Khamis, Mei 22, 2025, 11:26 WIB
Last Updated 2025-05-22T05:10:35Z
BisnisDaerahTrending

Kasus Keracunan Massal di PALI: Tempe Dituding Jadi Penyebab, Pedagang Meminta Investigasi Objektif

Tempe | Foto : Istimewa


HPC,PALI -- Hasil laboratorium yang menunjukkan temuan bakteri Staphylococcus aureus pada sampel tempe goreng dalam kasus keracunan massal di Kabupaten Penukal Abab Lematang Ilir (PALI), Sumatra Selatan, memicu kontroversi dan reaksi keras dari pelaku usaha tempe lokal.


Dinas Kesehatan Kabupaten PALI menyatakan bahwa hasil uji laboratorium dari Balai Laboratorium Kesehatan Masyarakat (BLKM) Palembang menemukan bakteri tersebut dalam jumlah melebihi ambang batas pada tempe goreng yang diuji. Namun, para pedagang tempe menolak jika tempe langsung dijadikan kambing hitam.


Eka Balgis, pengusaha tempe di Talang Cepat Kelurahan Talang Ubi Selatan,menyayangkan pernyataan yang menyudutkan tempe sebagai penyebab utama keracunan massal.

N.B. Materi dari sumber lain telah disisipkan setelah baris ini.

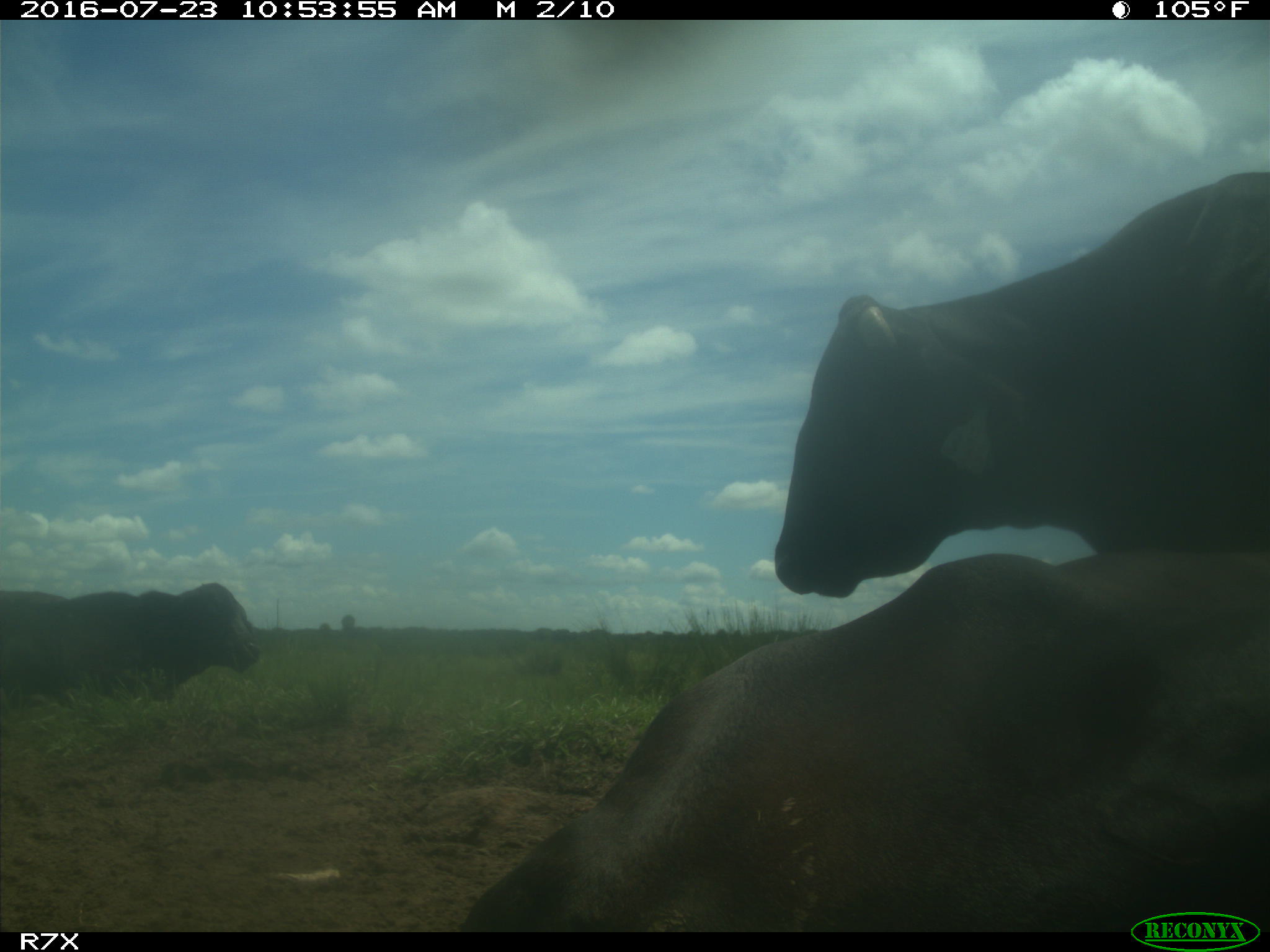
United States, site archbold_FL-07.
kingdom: Animalia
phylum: Chordata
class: Mammalia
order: Artiodactyla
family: Bovidae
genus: Bos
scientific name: Bos taurus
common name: domestic cow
Bos taurus (domestic cow).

“Kami sangat menyayangkan kalau tempe langsung disalahkan. Ini bisa membuat masyarakat takut makan tempe, padahal tempe adalah makanan bergizi dan terjangkau,” ujarnya kepada wartawan. 

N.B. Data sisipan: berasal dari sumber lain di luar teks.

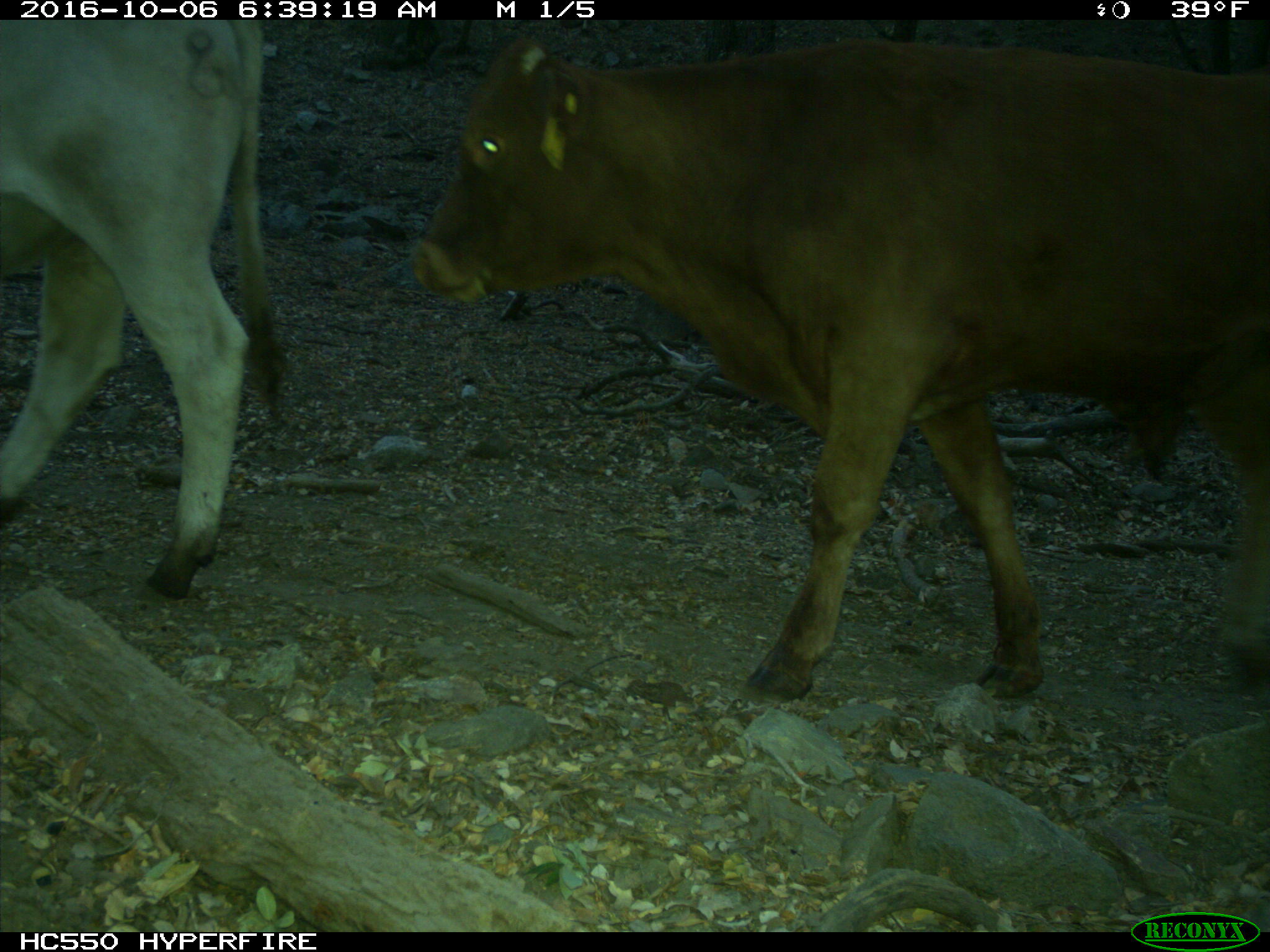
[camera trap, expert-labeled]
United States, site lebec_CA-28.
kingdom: Animalia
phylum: Chordata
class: Mammalia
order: Artiodactyla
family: Bovidae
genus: Bos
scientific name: Bos taurus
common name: domestic cow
Bos taurus (domestic cow).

Eka menduga kontaminasi Staphylococcus aureus terjadi setelah proses memasak, kemungkinan besar saat distribusi atau penjamahan makanan tanpa standar kebersihan yang baik.


Sementara itu Rika Apriyani, penjual tempe di Pasar Tradisional Pendopo PALI, menegaskan bahwa proses produksi tempe mentah dilakukan dengan sangat hati-hati. Ia menambahkan bahwa jika ada kontaminasi pada awal proses, maka fermentasi tempe tidak akan berhasil.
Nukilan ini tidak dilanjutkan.